The squabble over the North Carolina House's budget override vote has turned into a public “he said, she said” showdown.
House Minority leader Darren Jackson said Republicans lied their way into a budget override vote on Sept. 11.
Jackson held a news conference on Monday to recap his account of the controversial vote. The representative called the event a “sneak attack.” House Speaker Tim Moore denied the claims.
“House Republican leadership lied about the session that morning, and they have continued to lie about it since,” he said.
Jackson alleges that security footage from the House will show that the vote was a coordinated effort by Republicans. He has taken a lie detector test and is calling on Republicans to do the same. Jackson also hinted at possible litigation.
Jackson said he was told by GOP Rules Chair David Lewis that there would be no voting at the 8:30 a.m. Sept. 11 session and that voting would take place at 1 p.m. instead. In return, he sent his caucus an email advising them of the same.
Lewis has denied having the conversation with Jackson but admits sending a similar text to a WRAL reporter.

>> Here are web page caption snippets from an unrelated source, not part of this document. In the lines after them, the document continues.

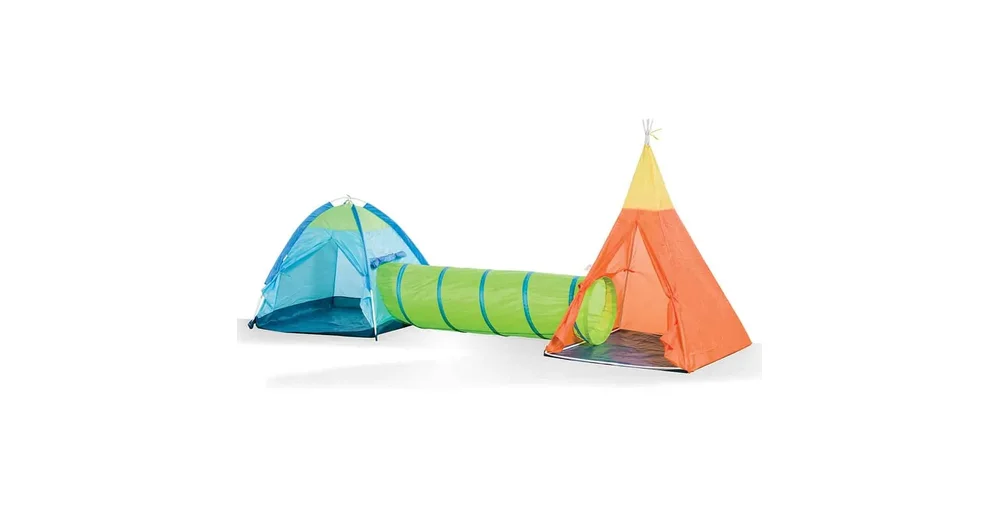 Swing Slide Climb Adventure Tent reviews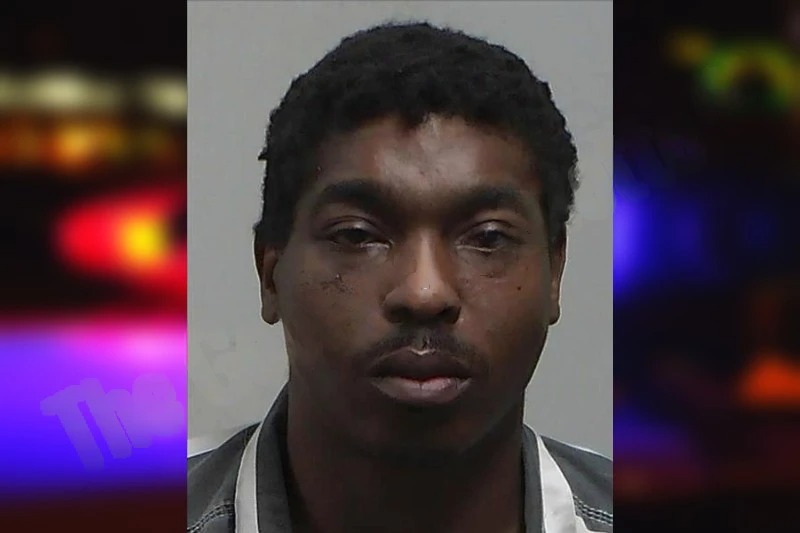 Rakeen Joiner Mugshots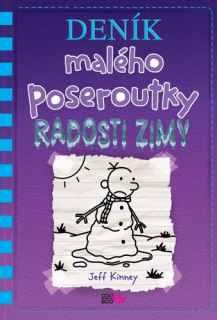 DENÍK 13 MALÉHO POSEROUTKY - RADOSTI ZIMY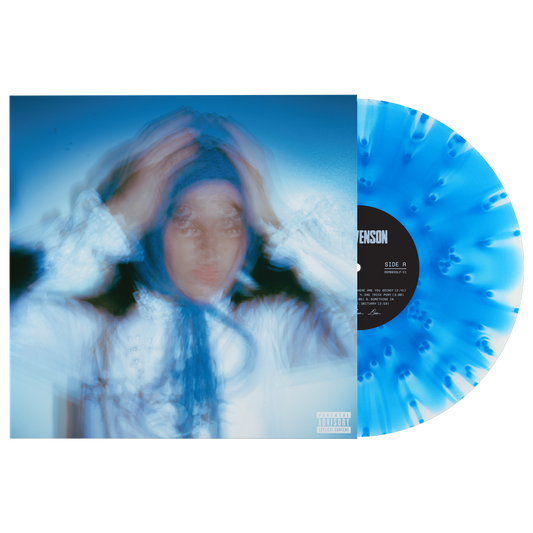 BLUE SUPER LOVE Vinyl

Moore says the budget veto, which was on the calendar since July 8, was properly noted, and there was never a formal announcement of a no-voting session.
"Today’s press conference by Rep. Jackson was a pathetically transparent attempt to cover for his own failures to lead his caucus," said Moore. The veto override was held during a voting session publicly announced twice the day before, and it was on the House calendar."
Moore previously released audio from the day before where Lewis adds an item to the calendar for Wednesday.
Jackson said Monday that by leaving the item on the calendar for more than two months, Republicans may have violated public notice laws. He is willing to pay $400 each for Republicans Moore, Jason Saine and Jon Hardister to take a lie detector test. He also offered to share his lie detector test results with the media.
Democratic Gov. Roy Cooper vetoed the legislature's budget proposal on June 28. Despite the General Assembly reconvening beginning the second week in July, no override votes were called until Sept. 11, when most Democrats weren't on the floor.
The Senate still needs to approve an override for it to be successful, but both chambers are on break until Sept. 30.
As Jackson’s press conference started, Cooper released a statement condemning lawmakers for taking a break from session before negotiating the budget.
“Republican leaders have made it clear that they prefer lies and bribes instead of compromise, and now they’ve left Raleigh without giving teachers a raise,” Cooper said.